Dün Kamil Ocak stadyumunda oynanan maçta Denizlisporun forvet oyuncusu Erçağ Evirgen fotoğraf çektirir gibi gol attı, ikinci golde Veli Acarın serbest vuruşu da aynısı oldu. Savunma hataları yenilir yutulur değil. Orta saha Alanzinhonun dışında oldukça isteksiz, forvetler ise gol atsam ne olacak atmasam ne olacak havasında. Gaziantep Büyükşehir Belediyespor küme düşme hattında ki Denizlispor karşısında, ne pasları pas, ne şutları şut oynanan futbol evlere şenlikti. Zaten bu oyun karşısında da tribünlerin boş olmasının nedeni de bu olsa gerek. Dedikodular ve şaibeye mahal vermemek adına önemi olan bir maçı hiç olmadık bir biçimde kaybedeceksin. Kahrolduk. Yıkıldık. Üzüldük. Bunu size hiç yakıştıramadık. Bu maç bu şekilde bitmemeliydi.

Hedefin tamamen dışında kalmasını formanın yükünü taşıyamayan futbolculara bağlıyorum.

Bazı futbolcularımız 'burası kurum takımı, ne yaparsam yapayım kimsenin sesi çıkmaz düşüncesinde.
Yok, öyle yağma arkadaşım. Burası Gaziantep, aldığın paranın karşılığını damla damla terleterek, giydiğin formanın hakkını ede ettiğin galibiyetlere vereceksin. Vermiyorsan defolup gideceksin. Futbol üç ihtimallidir, her karşılaşma üç ihtimalden biriyle bitiyor. Biz bu ihtimallere her zaman saygı gösteririz. Ancak bizi bile bile de ateşe atanları asla affetmeyiz. Ben buradan yönetime seslenerek, size zarar veren bu insanlara forma yüzü göstermeyin. Sizin ciddiyetinizi anlamayan ve neler yapmaya çalıştığınızın farkına varamayan bu insanların bence bu takımda işi yoktur.
Biz özel bir şehiriz ve öyle de kalacağız. Bizim kurallarımız bellidir.
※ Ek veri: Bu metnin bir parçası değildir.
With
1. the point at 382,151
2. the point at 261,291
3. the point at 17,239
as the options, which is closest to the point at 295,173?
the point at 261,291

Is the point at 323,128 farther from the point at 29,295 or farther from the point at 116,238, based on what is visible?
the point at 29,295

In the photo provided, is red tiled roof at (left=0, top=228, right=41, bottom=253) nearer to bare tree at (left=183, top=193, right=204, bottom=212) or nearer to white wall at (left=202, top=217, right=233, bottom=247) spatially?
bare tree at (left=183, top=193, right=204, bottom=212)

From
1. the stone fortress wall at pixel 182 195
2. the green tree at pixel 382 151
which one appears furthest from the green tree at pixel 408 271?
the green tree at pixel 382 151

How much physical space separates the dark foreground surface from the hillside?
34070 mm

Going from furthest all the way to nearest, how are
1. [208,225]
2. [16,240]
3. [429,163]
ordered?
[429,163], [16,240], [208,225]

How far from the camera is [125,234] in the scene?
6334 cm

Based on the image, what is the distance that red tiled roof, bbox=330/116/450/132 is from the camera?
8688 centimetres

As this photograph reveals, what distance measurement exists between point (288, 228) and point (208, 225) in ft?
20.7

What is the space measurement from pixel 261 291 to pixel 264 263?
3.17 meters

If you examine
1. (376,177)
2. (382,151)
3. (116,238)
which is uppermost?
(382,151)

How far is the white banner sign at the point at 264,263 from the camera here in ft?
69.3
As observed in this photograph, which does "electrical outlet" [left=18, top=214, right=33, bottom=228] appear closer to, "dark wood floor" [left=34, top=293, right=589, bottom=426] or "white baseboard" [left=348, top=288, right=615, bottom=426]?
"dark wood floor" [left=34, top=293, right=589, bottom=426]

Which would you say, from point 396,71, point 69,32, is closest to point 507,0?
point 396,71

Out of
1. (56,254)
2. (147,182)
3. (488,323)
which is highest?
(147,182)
Çıkarsın terinin son damlasına kadar savaşırsın ve yenilsen de bu taraftar seni alkışlar. Çıkarsın sahada sürünürsün iyi giden işleri kötüye sürüklersin bu taraftar seni sahadan yuhalayarak uğurlar.
Bizde böyledir. Bunu kabul edenin başımızın üstünde yeri var, yok ben buna gelemem diyene de güle güle der geçeriz.